Whooping cough is extremely contagious and how it spreads
Pertussis is extremely contagious. If you think you have the infection, notify your doctor as soon as possible. The faster you receive the treatment, the greater the chance of preventing the progression and spread of whooping cough. A simple preventive measure includes washing your hands and "covering your cough," as recommended by the CDC. This simply means that if you are coughing and sneezing, cough up your sleeve and not your hands. This is recommended as a way to prevent flu, colds and other respiratory diseases.
Vaccinate to protect your baby
All babies, children, adolescents and even adults should ensure that they are properly vaccinated. Babies are at increased risk of serious and life-threatening complications from whooping cough. Unlike adults, it is suggested that babies have five doses of DTaP, a vaccine for diphtheria, tetanus and whooping cough. Babies should receive the DTaP vaccine at 2 months, 4 months, 6 months, 15-18 months, and 4-6 years.
Babies should not receive the DTaP vaccine if they are moderately or severely ill or if they have had a life-threatening allergic reaction to the initial DTaP vaccine. Talk to your doctor if your child had the following reactions after a dose of DTaP:
Had a seizure or collapsed Cried non-stop for three hours Had a fever of more than 105 F
How often do you need to receive a pertussis vaccine?
Children 7 to 10 years old who are not fully immunized or who have never been vaccinated should receive a single dose of the Tdap vaccine.
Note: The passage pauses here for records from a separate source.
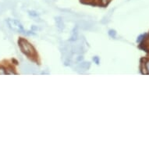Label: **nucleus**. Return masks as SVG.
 Instances as JSON below:
<instances>
[{"mask_svg": "<svg viewBox=\"0 0 149 149\" xmlns=\"http://www.w3.org/2000/svg\"><path fill=\"white\" fill-rule=\"evenodd\" d=\"M19 45H20V49L22 50L23 52L28 56H33L35 54V51H34L33 46L26 40L20 39L19 41Z\"/></svg>", "mask_w": 149, "mask_h": 149, "instance_id": "nucleus-1", "label": "nucleus"}, {"mask_svg": "<svg viewBox=\"0 0 149 149\" xmlns=\"http://www.w3.org/2000/svg\"><path fill=\"white\" fill-rule=\"evenodd\" d=\"M7 23L8 25L10 26V27L13 31H14L16 32H19V33H23V34L26 33L22 24L18 20H13V19H8Z\"/></svg>", "mask_w": 149, "mask_h": 149, "instance_id": "nucleus-2", "label": "nucleus"}, {"mask_svg": "<svg viewBox=\"0 0 149 149\" xmlns=\"http://www.w3.org/2000/svg\"><path fill=\"white\" fill-rule=\"evenodd\" d=\"M90 66V63H81L78 66H77V69L78 70H81V71H85L87 70H88Z\"/></svg>", "mask_w": 149, "mask_h": 149, "instance_id": "nucleus-3", "label": "nucleus"}, {"mask_svg": "<svg viewBox=\"0 0 149 149\" xmlns=\"http://www.w3.org/2000/svg\"><path fill=\"white\" fill-rule=\"evenodd\" d=\"M0 74H2V75L6 74V71L5 69H3V68H2V67H0Z\"/></svg>", "mask_w": 149, "mask_h": 149, "instance_id": "nucleus-4", "label": "nucleus"}, {"mask_svg": "<svg viewBox=\"0 0 149 149\" xmlns=\"http://www.w3.org/2000/svg\"><path fill=\"white\" fill-rule=\"evenodd\" d=\"M109 35L111 37H115V34H116V32L115 31H113V30H111V31H109Z\"/></svg>", "mask_w": 149, "mask_h": 149, "instance_id": "nucleus-5", "label": "nucleus"}, {"mask_svg": "<svg viewBox=\"0 0 149 149\" xmlns=\"http://www.w3.org/2000/svg\"><path fill=\"white\" fill-rule=\"evenodd\" d=\"M101 1V3H102L103 5H106L108 3V2L109 1V0H100Z\"/></svg>", "mask_w": 149, "mask_h": 149, "instance_id": "nucleus-6", "label": "nucleus"}, {"mask_svg": "<svg viewBox=\"0 0 149 149\" xmlns=\"http://www.w3.org/2000/svg\"><path fill=\"white\" fill-rule=\"evenodd\" d=\"M95 60L97 63H98V58H97V57H96V58H95Z\"/></svg>", "mask_w": 149, "mask_h": 149, "instance_id": "nucleus-7", "label": "nucleus"}, {"mask_svg": "<svg viewBox=\"0 0 149 149\" xmlns=\"http://www.w3.org/2000/svg\"><path fill=\"white\" fill-rule=\"evenodd\" d=\"M147 68H148V70H149V63H147Z\"/></svg>", "mask_w": 149, "mask_h": 149, "instance_id": "nucleus-8", "label": "nucleus"}]
</instances>
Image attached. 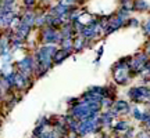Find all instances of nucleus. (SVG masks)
I'll use <instances>...</instances> for the list:
<instances>
[{"label":"nucleus","instance_id":"2","mask_svg":"<svg viewBox=\"0 0 150 138\" xmlns=\"http://www.w3.org/2000/svg\"><path fill=\"white\" fill-rule=\"evenodd\" d=\"M115 109H117V112H127L129 108H128V104H127V102L120 101L115 104Z\"/></svg>","mask_w":150,"mask_h":138},{"label":"nucleus","instance_id":"1","mask_svg":"<svg viewBox=\"0 0 150 138\" xmlns=\"http://www.w3.org/2000/svg\"><path fill=\"white\" fill-rule=\"evenodd\" d=\"M68 55V51H63V50H60V51H56V54H54V57H53V59H54V62L56 64H60V61L63 58H65Z\"/></svg>","mask_w":150,"mask_h":138},{"label":"nucleus","instance_id":"3","mask_svg":"<svg viewBox=\"0 0 150 138\" xmlns=\"http://www.w3.org/2000/svg\"><path fill=\"white\" fill-rule=\"evenodd\" d=\"M127 127H128V123L127 122H121L117 124V130L118 131H124V130H127Z\"/></svg>","mask_w":150,"mask_h":138}]
</instances>
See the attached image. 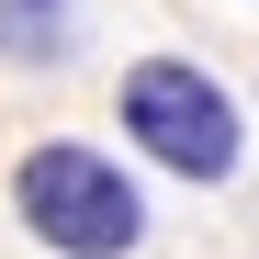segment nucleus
Segmentation results:
<instances>
[{"mask_svg": "<svg viewBox=\"0 0 259 259\" xmlns=\"http://www.w3.org/2000/svg\"><path fill=\"white\" fill-rule=\"evenodd\" d=\"M12 214L34 226V248H57V259H124L147 237V192L124 181L102 147H68V136L12 169Z\"/></svg>", "mask_w": 259, "mask_h": 259, "instance_id": "1", "label": "nucleus"}, {"mask_svg": "<svg viewBox=\"0 0 259 259\" xmlns=\"http://www.w3.org/2000/svg\"><path fill=\"white\" fill-rule=\"evenodd\" d=\"M0 46L12 57H68V0H0Z\"/></svg>", "mask_w": 259, "mask_h": 259, "instance_id": "3", "label": "nucleus"}, {"mask_svg": "<svg viewBox=\"0 0 259 259\" xmlns=\"http://www.w3.org/2000/svg\"><path fill=\"white\" fill-rule=\"evenodd\" d=\"M124 136L181 181H226L237 169V102L214 91V68L147 57V68H124Z\"/></svg>", "mask_w": 259, "mask_h": 259, "instance_id": "2", "label": "nucleus"}]
</instances>
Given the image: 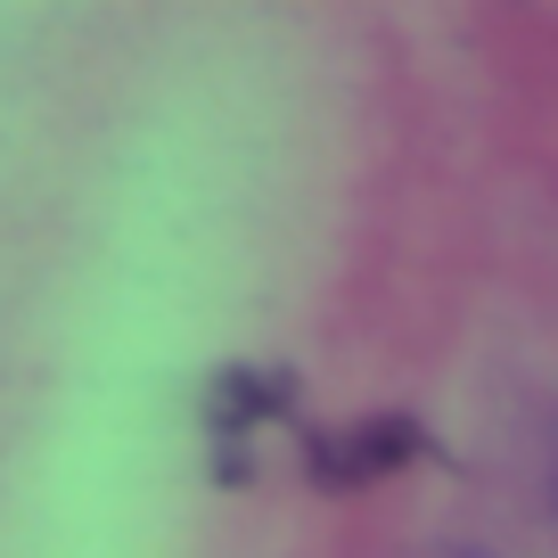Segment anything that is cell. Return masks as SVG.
Wrapping results in <instances>:
<instances>
[{
  "label": "cell",
  "mask_w": 558,
  "mask_h": 558,
  "mask_svg": "<svg viewBox=\"0 0 558 558\" xmlns=\"http://www.w3.org/2000/svg\"><path fill=\"white\" fill-rule=\"evenodd\" d=\"M550 501H558V469H550Z\"/></svg>",
  "instance_id": "277c9868"
},
{
  "label": "cell",
  "mask_w": 558,
  "mask_h": 558,
  "mask_svg": "<svg viewBox=\"0 0 558 558\" xmlns=\"http://www.w3.org/2000/svg\"><path fill=\"white\" fill-rule=\"evenodd\" d=\"M296 411V369H246V362H230L222 378L206 386V436H214V476L222 485H246L255 476V460H246V444L271 427V418H288Z\"/></svg>",
  "instance_id": "6da1fadb"
},
{
  "label": "cell",
  "mask_w": 558,
  "mask_h": 558,
  "mask_svg": "<svg viewBox=\"0 0 558 558\" xmlns=\"http://www.w3.org/2000/svg\"><path fill=\"white\" fill-rule=\"evenodd\" d=\"M427 452V427L418 418H353V427H304V469L320 476V485L353 493V485H378V476L411 469V460Z\"/></svg>",
  "instance_id": "7a4b0ae2"
},
{
  "label": "cell",
  "mask_w": 558,
  "mask_h": 558,
  "mask_svg": "<svg viewBox=\"0 0 558 558\" xmlns=\"http://www.w3.org/2000/svg\"><path fill=\"white\" fill-rule=\"evenodd\" d=\"M452 558H485V550H452Z\"/></svg>",
  "instance_id": "3957f363"
}]
</instances>
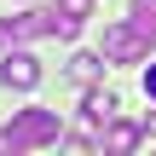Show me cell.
Masks as SVG:
<instances>
[{
  "instance_id": "cell-1",
  "label": "cell",
  "mask_w": 156,
  "mask_h": 156,
  "mask_svg": "<svg viewBox=\"0 0 156 156\" xmlns=\"http://www.w3.org/2000/svg\"><path fill=\"white\" fill-rule=\"evenodd\" d=\"M41 145H64V122H58V110L29 104V110H17V116L0 127V151H41Z\"/></svg>"
},
{
  "instance_id": "cell-2",
  "label": "cell",
  "mask_w": 156,
  "mask_h": 156,
  "mask_svg": "<svg viewBox=\"0 0 156 156\" xmlns=\"http://www.w3.org/2000/svg\"><path fill=\"white\" fill-rule=\"evenodd\" d=\"M98 52H104V64H145L151 58V35L127 17V23H110L104 29V46Z\"/></svg>"
},
{
  "instance_id": "cell-3",
  "label": "cell",
  "mask_w": 156,
  "mask_h": 156,
  "mask_svg": "<svg viewBox=\"0 0 156 156\" xmlns=\"http://www.w3.org/2000/svg\"><path fill=\"white\" fill-rule=\"evenodd\" d=\"M0 81H6V87H17V93L41 87V58H29L23 46H12V52H6V64H0Z\"/></svg>"
},
{
  "instance_id": "cell-4",
  "label": "cell",
  "mask_w": 156,
  "mask_h": 156,
  "mask_svg": "<svg viewBox=\"0 0 156 156\" xmlns=\"http://www.w3.org/2000/svg\"><path fill=\"white\" fill-rule=\"evenodd\" d=\"M81 110H87V122H93V127H110V122H116V110H122V98H116V93H104V87H93V93L81 98Z\"/></svg>"
},
{
  "instance_id": "cell-5",
  "label": "cell",
  "mask_w": 156,
  "mask_h": 156,
  "mask_svg": "<svg viewBox=\"0 0 156 156\" xmlns=\"http://www.w3.org/2000/svg\"><path fill=\"white\" fill-rule=\"evenodd\" d=\"M139 139H145V127H139V122H122V116H116V122L104 127V139H98V145H104V151H116V156H127L133 145H139Z\"/></svg>"
},
{
  "instance_id": "cell-6",
  "label": "cell",
  "mask_w": 156,
  "mask_h": 156,
  "mask_svg": "<svg viewBox=\"0 0 156 156\" xmlns=\"http://www.w3.org/2000/svg\"><path fill=\"white\" fill-rule=\"evenodd\" d=\"M98 75H104V52H75V58H69V81L98 87Z\"/></svg>"
},
{
  "instance_id": "cell-7",
  "label": "cell",
  "mask_w": 156,
  "mask_h": 156,
  "mask_svg": "<svg viewBox=\"0 0 156 156\" xmlns=\"http://www.w3.org/2000/svg\"><path fill=\"white\" fill-rule=\"evenodd\" d=\"M127 17H133V23L156 41V0H133V12H127Z\"/></svg>"
},
{
  "instance_id": "cell-8",
  "label": "cell",
  "mask_w": 156,
  "mask_h": 156,
  "mask_svg": "<svg viewBox=\"0 0 156 156\" xmlns=\"http://www.w3.org/2000/svg\"><path fill=\"white\" fill-rule=\"evenodd\" d=\"M58 12H69V17H87V12H93V0H58Z\"/></svg>"
},
{
  "instance_id": "cell-9",
  "label": "cell",
  "mask_w": 156,
  "mask_h": 156,
  "mask_svg": "<svg viewBox=\"0 0 156 156\" xmlns=\"http://www.w3.org/2000/svg\"><path fill=\"white\" fill-rule=\"evenodd\" d=\"M145 98H151V104H156V64H151V69H145Z\"/></svg>"
}]
</instances>
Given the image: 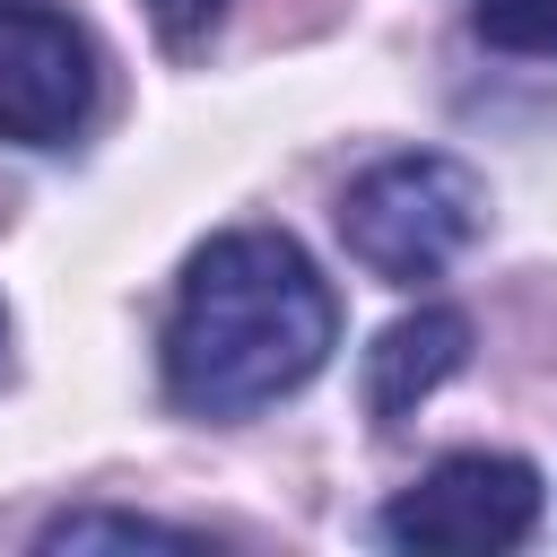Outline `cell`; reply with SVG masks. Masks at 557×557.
<instances>
[{
	"label": "cell",
	"mask_w": 557,
	"mask_h": 557,
	"mask_svg": "<svg viewBox=\"0 0 557 557\" xmlns=\"http://www.w3.org/2000/svg\"><path fill=\"white\" fill-rule=\"evenodd\" d=\"M0 339H9V322H0Z\"/></svg>",
	"instance_id": "9c48e42d"
},
{
	"label": "cell",
	"mask_w": 557,
	"mask_h": 557,
	"mask_svg": "<svg viewBox=\"0 0 557 557\" xmlns=\"http://www.w3.org/2000/svg\"><path fill=\"white\" fill-rule=\"evenodd\" d=\"M96 540H113V548H200V531H174V522H148V513H104V505H87V513H61V522H44V548H96Z\"/></svg>",
	"instance_id": "8992f818"
},
{
	"label": "cell",
	"mask_w": 557,
	"mask_h": 557,
	"mask_svg": "<svg viewBox=\"0 0 557 557\" xmlns=\"http://www.w3.org/2000/svg\"><path fill=\"white\" fill-rule=\"evenodd\" d=\"M487 226V183L444 157V148H409V157H383L366 165L348 191H339V244L366 278L383 287H418V278H444Z\"/></svg>",
	"instance_id": "7a4b0ae2"
},
{
	"label": "cell",
	"mask_w": 557,
	"mask_h": 557,
	"mask_svg": "<svg viewBox=\"0 0 557 557\" xmlns=\"http://www.w3.org/2000/svg\"><path fill=\"white\" fill-rule=\"evenodd\" d=\"M540 522V470L522 453H444L418 487L383 505V540L418 557H479L513 548Z\"/></svg>",
	"instance_id": "3957f363"
},
{
	"label": "cell",
	"mask_w": 557,
	"mask_h": 557,
	"mask_svg": "<svg viewBox=\"0 0 557 557\" xmlns=\"http://www.w3.org/2000/svg\"><path fill=\"white\" fill-rule=\"evenodd\" d=\"M96 113V44L44 0H0V148H61Z\"/></svg>",
	"instance_id": "277c9868"
},
{
	"label": "cell",
	"mask_w": 557,
	"mask_h": 557,
	"mask_svg": "<svg viewBox=\"0 0 557 557\" xmlns=\"http://www.w3.org/2000/svg\"><path fill=\"white\" fill-rule=\"evenodd\" d=\"M218 9H226V0H148V17H157V35H165V44L209 35V26H218Z\"/></svg>",
	"instance_id": "ba28073f"
},
{
	"label": "cell",
	"mask_w": 557,
	"mask_h": 557,
	"mask_svg": "<svg viewBox=\"0 0 557 557\" xmlns=\"http://www.w3.org/2000/svg\"><path fill=\"white\" fill-rule=\"evenodd\" d=\"M479 44H496V52H531V61H548L557 52V0H479Z\"/></svg>",
	"instance_id": "52a82bcc"
},
{
	"label": "cell",
	"mask_w": 557,
	"mask_h": 557,
	"mask_svg": "<svg viewBox=\"0 0 557 557\" xmlns=\"http://www.w3.org/2000/svg\"><path fill=\"white\" fill-rule=\"evenodd\" d=\"M470 357V313L453 305H418L409 322H392L374 348H366V418L374 426H400L435 383H453Z\"/></svg>",
	"instance_id": "5b68a950"
},
{
	"label": "cell",
	"mask_w": 557,
	"mask_h": 557,
	"mask_svg": "<svg viewBox=\"0 0 557 557\" xmlns=\"http://www.w3.org/2000/svg\"><path fill=\"white\" fill-rule=\"evenodd\" d=\"M339 296L278 226H226L183 261L165 313V392L191 418H252L322 374Z\"/></svg>",
	"instance_id": "6da1fadb"
}]
</instances>
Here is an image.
Adolescents ages 13 to 18 should also receive a single dose of Tdap if they have never been vaccinated, followed by a booster every 10 years.
How long is the pertussis vaccine valid?
Older children and adults should also receive a booster against whooping cough, even if they are fully immunized as babies and children. The antibodies created after immunization become less effective within six to ten years of the last dose. This recommendation was made after observing an increase in the number of severe pertussis cases associated with exposure to infected adolescents and adults with minimal symptoms.
The Tdap vaccine is usually recommended for all adults and is now given in place of the old tetanus (Td) booster that did not contain pertussis. Adults and teens usually have mild symptoms with whooping cough infections, but they can often expose young babies and children who may not be fully protected by vaccination. Pregnant women should receive a dose of Tdap during each pregnancy to protect the newborn from pertussis.
Benefits and side effects of pertussis vaccine in adults
It is suggested that all persons who come in close contact with their baby be vaccinated at least two weeks before exposure; This includes grandparents, siblings and even nannies. Babies and children have a much higher risk of being infected with pertussis, which makes it even more important for caregivers to be up to date with their Tdap vaccine.